Forty-something years ago we believed with all our hearts that simple was better. That a single potentiometer in the signal path was the cleanest, purest, best sounding preamplifier anyone could build. Today, we've come to understand it was close, yet no cigar.
Rarely are things as simple as we would like them to be. We're happiest when an issue, problem, or thought can be tick-and-tied neatly with a bow and set on the shelf as fact so we can move on to the next problem. It's rarely that simple.
It's true a simple signal path is cleaner and has a better chance at purity than a many-stage device. Take our single potentiometer idea as an example. When Stan and I first started building products in 1974, we made a high-end phono stage. To test that product we tacked a single high-quality potentiometer onto the input of an amplifier. This was the cleanest way we knew to hear our phono stage without the encumbrance of another line stage of a preamp. It worked well because we were able to marry the pot and amp together without connecting cables.

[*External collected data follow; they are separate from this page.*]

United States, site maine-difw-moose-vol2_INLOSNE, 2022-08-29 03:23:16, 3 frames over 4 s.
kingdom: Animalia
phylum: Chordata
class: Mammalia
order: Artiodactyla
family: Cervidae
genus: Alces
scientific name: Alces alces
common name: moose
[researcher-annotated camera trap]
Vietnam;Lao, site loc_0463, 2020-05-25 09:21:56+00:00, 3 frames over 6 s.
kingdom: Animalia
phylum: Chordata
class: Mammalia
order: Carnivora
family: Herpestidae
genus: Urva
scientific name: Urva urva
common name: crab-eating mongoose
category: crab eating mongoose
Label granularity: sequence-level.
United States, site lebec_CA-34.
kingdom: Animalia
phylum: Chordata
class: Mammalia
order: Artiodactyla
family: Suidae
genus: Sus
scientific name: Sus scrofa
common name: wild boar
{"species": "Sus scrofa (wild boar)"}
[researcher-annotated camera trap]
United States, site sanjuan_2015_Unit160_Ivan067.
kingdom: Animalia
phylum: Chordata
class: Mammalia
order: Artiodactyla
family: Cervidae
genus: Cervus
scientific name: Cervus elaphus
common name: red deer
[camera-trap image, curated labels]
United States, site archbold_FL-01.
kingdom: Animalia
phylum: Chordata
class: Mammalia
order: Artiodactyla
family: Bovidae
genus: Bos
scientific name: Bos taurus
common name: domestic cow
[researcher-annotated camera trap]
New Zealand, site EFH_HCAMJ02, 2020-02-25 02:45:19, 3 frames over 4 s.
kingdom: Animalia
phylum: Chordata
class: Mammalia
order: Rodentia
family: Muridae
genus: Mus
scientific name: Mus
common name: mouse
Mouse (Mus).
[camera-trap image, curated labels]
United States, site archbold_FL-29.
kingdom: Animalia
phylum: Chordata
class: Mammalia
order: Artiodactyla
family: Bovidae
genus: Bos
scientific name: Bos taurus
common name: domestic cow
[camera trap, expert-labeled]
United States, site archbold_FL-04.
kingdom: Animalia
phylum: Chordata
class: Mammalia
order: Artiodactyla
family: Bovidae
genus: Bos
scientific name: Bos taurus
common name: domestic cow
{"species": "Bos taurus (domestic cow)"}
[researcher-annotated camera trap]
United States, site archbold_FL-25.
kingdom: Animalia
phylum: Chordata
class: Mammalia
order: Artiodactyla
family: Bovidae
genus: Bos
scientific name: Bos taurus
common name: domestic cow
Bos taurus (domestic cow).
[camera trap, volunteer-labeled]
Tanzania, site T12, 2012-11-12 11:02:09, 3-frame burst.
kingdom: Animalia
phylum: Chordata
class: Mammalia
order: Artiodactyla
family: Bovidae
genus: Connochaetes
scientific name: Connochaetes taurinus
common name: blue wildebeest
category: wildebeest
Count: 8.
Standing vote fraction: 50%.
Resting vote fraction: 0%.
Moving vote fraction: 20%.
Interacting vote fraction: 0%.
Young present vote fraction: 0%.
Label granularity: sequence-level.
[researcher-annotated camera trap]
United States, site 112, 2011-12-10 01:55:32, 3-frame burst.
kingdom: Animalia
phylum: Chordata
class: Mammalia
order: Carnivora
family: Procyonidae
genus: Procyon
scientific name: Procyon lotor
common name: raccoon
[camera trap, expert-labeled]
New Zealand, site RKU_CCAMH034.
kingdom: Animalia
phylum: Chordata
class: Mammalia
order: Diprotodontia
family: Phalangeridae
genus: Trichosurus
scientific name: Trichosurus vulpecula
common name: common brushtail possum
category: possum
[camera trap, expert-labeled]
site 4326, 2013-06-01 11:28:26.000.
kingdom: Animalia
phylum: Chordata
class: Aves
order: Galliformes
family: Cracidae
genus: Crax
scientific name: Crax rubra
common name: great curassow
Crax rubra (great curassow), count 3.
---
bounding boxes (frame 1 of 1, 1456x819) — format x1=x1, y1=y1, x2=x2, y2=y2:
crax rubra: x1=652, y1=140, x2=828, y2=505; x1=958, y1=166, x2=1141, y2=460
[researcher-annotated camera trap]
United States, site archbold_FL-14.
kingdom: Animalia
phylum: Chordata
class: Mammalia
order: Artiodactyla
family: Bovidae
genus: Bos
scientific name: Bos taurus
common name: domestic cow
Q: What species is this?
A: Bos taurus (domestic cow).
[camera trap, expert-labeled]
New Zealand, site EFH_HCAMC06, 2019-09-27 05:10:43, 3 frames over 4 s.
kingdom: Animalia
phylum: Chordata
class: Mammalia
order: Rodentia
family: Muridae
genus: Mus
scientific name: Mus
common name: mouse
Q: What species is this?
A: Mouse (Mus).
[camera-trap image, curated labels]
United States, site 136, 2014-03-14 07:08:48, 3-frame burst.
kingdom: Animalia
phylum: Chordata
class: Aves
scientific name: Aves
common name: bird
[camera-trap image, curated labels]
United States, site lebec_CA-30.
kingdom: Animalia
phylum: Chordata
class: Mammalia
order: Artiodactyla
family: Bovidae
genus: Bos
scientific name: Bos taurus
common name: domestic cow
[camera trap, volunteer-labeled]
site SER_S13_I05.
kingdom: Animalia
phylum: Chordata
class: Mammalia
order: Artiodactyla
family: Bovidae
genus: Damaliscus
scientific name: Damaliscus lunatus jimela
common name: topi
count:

When we tried to extend that logic to a product—a pots-in-a-box preamp with an input selector switch and output cables and connectors—things started turning sour. The sound remained pure but music's impact, bass, and authority was lost. To fix the problem we needed to add a transparent, active buffer, something we didn't know how to build back then.
Four decades later the buffer is an easy build and the increased number of parts in that short signal path make for better sound.
Simple isn't always better, but it's a great place to start.